**Trecho selecionado:**
* * *
Palavras-chave: reestruturação/ modernidade/ inovações tecnológicas/ racionalidade técnica/ Nordeste Brasileiro
The social and spatial diffusion of innovation: the case of Ceará State in the Northeastern Brazil (Abstract)
The target of this paper is to identify the new dimensions of the interest of capitalism in the present phase of reorganization, with the aggregation of new territories and the diffusion of the technological innovation. It also presents the case of insertion of peripheral spaces in the third world where technological innovations are estabilished with the objetive of increasing the current of goods and also of creating new markets with external interests that do not take care of the necessities of local population.
Key-words: reorganization/ modernity/ technological innovations/ technical rationality/ Northeastern Brazil.
* * *
**Registros listados:**
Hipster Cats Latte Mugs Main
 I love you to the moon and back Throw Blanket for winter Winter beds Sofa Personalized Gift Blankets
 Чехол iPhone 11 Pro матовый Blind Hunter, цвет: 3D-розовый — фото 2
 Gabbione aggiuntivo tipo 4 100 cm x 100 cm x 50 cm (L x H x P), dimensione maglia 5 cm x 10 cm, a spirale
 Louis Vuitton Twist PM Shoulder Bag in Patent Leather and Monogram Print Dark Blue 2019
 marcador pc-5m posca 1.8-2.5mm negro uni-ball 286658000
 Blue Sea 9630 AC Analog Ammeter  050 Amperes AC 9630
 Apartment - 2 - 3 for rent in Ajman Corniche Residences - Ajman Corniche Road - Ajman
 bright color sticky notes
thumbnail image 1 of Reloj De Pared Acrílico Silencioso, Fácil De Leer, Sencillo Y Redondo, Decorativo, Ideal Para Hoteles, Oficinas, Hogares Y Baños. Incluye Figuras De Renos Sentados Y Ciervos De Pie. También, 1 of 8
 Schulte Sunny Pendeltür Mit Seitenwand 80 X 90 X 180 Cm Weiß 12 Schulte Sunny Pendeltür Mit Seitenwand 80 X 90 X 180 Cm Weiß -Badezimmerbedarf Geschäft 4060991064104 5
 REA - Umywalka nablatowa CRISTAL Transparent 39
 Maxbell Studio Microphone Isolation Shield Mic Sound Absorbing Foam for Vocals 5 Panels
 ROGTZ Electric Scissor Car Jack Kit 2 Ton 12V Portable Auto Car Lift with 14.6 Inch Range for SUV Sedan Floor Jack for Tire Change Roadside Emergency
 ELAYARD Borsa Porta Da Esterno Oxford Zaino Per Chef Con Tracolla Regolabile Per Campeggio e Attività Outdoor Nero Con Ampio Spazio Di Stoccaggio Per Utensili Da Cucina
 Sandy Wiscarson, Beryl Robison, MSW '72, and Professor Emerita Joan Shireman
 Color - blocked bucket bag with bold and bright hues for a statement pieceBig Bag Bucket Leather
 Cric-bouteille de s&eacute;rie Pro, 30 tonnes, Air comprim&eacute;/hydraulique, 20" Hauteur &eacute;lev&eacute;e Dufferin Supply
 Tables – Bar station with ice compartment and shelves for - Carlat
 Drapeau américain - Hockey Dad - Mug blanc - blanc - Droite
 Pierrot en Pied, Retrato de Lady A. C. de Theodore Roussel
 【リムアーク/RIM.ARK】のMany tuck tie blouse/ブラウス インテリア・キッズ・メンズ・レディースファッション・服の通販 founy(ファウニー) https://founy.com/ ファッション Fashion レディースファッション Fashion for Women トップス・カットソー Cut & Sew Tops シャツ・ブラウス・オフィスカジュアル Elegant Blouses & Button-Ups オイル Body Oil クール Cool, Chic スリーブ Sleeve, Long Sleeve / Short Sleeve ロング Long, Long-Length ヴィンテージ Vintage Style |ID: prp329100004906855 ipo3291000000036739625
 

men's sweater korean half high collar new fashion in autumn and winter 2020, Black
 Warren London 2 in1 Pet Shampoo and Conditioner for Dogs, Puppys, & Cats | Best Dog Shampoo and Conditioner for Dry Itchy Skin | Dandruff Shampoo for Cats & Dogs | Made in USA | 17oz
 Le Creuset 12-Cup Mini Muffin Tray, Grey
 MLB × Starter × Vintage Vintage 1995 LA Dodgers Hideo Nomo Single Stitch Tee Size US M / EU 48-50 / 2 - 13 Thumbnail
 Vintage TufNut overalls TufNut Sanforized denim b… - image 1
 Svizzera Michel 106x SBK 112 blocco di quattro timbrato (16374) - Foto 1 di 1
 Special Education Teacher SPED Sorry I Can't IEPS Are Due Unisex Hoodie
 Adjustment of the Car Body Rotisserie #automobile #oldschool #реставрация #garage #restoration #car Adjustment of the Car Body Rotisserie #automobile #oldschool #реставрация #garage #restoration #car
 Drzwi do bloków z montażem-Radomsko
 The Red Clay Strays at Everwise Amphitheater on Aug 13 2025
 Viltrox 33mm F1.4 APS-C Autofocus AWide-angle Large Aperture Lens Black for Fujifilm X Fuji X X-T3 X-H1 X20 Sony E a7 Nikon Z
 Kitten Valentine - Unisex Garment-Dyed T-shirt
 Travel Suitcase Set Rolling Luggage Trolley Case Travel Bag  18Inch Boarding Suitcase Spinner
* * *
**Enunciado A:** Transcreva fielmente a parte do trecho selecionado que vai desde "Palavras-chave: reestruturação/ modernidade/" até "Northeastern Brazil (Abstract)".
**Enunciado B:** De acordo com o trecho selecionado, qual estado brasileiro é apresentado como caso de estudo?

**Resultado da tarefa A:**
Palavras-chave: reestruturação/ modernidade/ inovações tecnológicas/ racionalidade técnica/ Nordeste Brasileiro
The social and spatial diffusion of innovation: the case of Ceará State in the Northeastern Brazil (Abstract)

**Resultado da tarefa B:** O estado do Ceará, no Nordeste do Brasil.